It's still not easy being green
With new emissions standards about to kick in, Maersk seeks low-sulfur fuel in paper mill waste.
Marine cargo carriers are scrambling to prepare for "IMO 2020," a set of new environmental regulations that kick in Jan. 1. The regulations, issued by the International Maritime Organization (IMO), are designed to curb pollution by banning ships from using fuel with a sulfur content higher than 0.5%. That's down from the previous limit of 3.5%, which was established in 2012.
Low-sulfur fuel is more expensive than the traditional, sludgy "bunker" fuel, however, so container carriers are looking for green alternatives. Now, Danish shipping giant A.P. Møller - Maersk thinks it may have found a winning mix in an unlikely place—a waste byproduct of pulp and paper mills that is usually burned to produce steam and electricity.
Maersk is exploring the use of LEO, a blend of ethanol, the plant-based gasoline substitute, and lignin, a structural bio-polymer that contributes to the rigidity of plants. The company says that lignin is easy to find; it is isolated in large quantities as a byproduct in paper factories.

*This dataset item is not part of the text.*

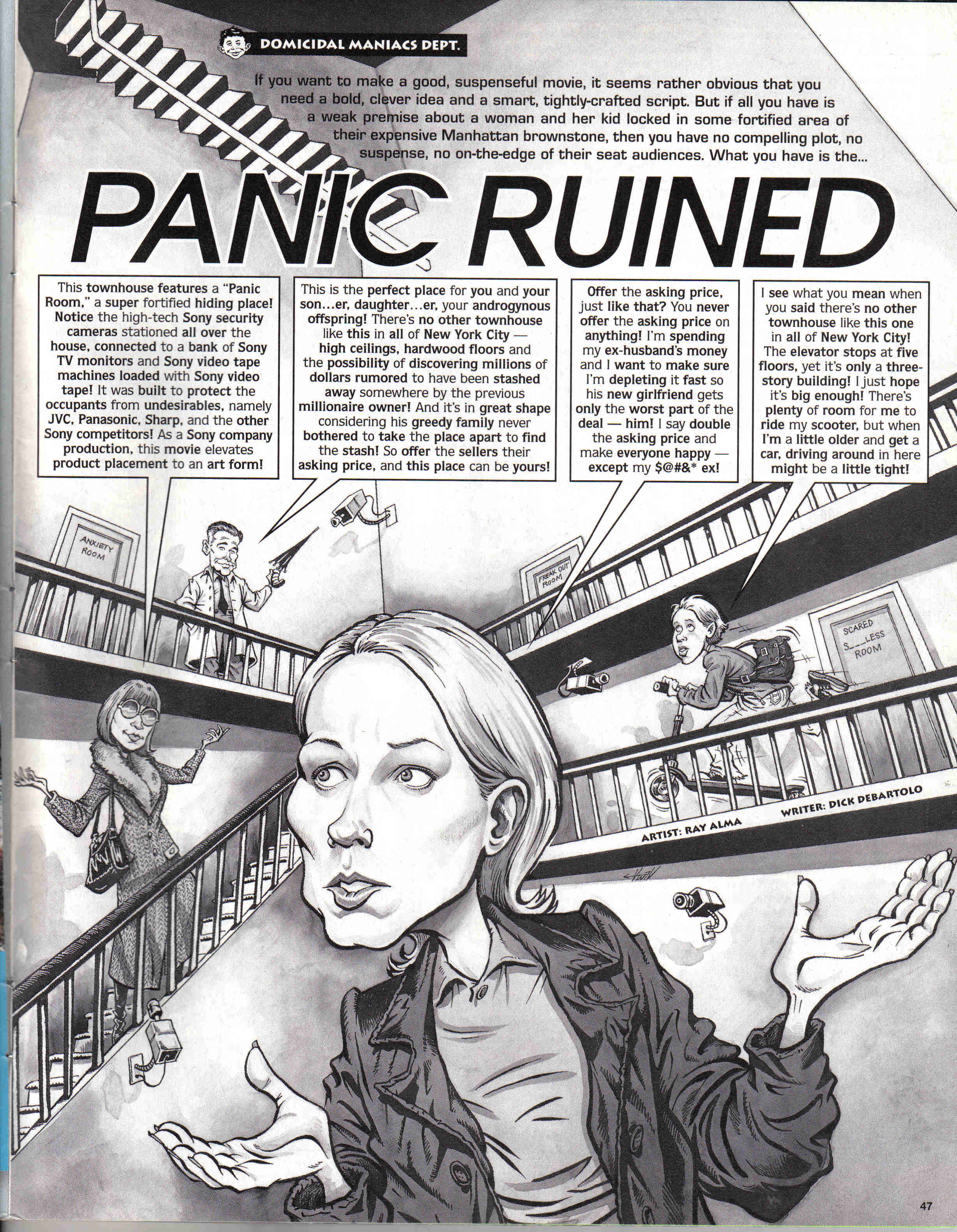 Read online MAD comic -  Issue #419 - 42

To explore LEO's potential as a maritime fuel, Maersk has teamed up with the Norwegian/Swedish shipping company Wallenius Wilhelmsen Logistics to collaborate with Copenhagen University and major customers including BMW Group, H&M Group, Levi Strauss & Co., and Marks & Spencer.
The resulting LEO Coalition plans to explore the environmental and commercial viability of using the new fuel for containerships. "Shipping requires bespoke low-carbon fuel solutions [that] can make the leap from the laboratory to the global shipping fleet. Initiatives such as the LEO Coalition are an important catalyst in this process," recently departed Maersk Chief Operating Officer Søren Toft said in a release.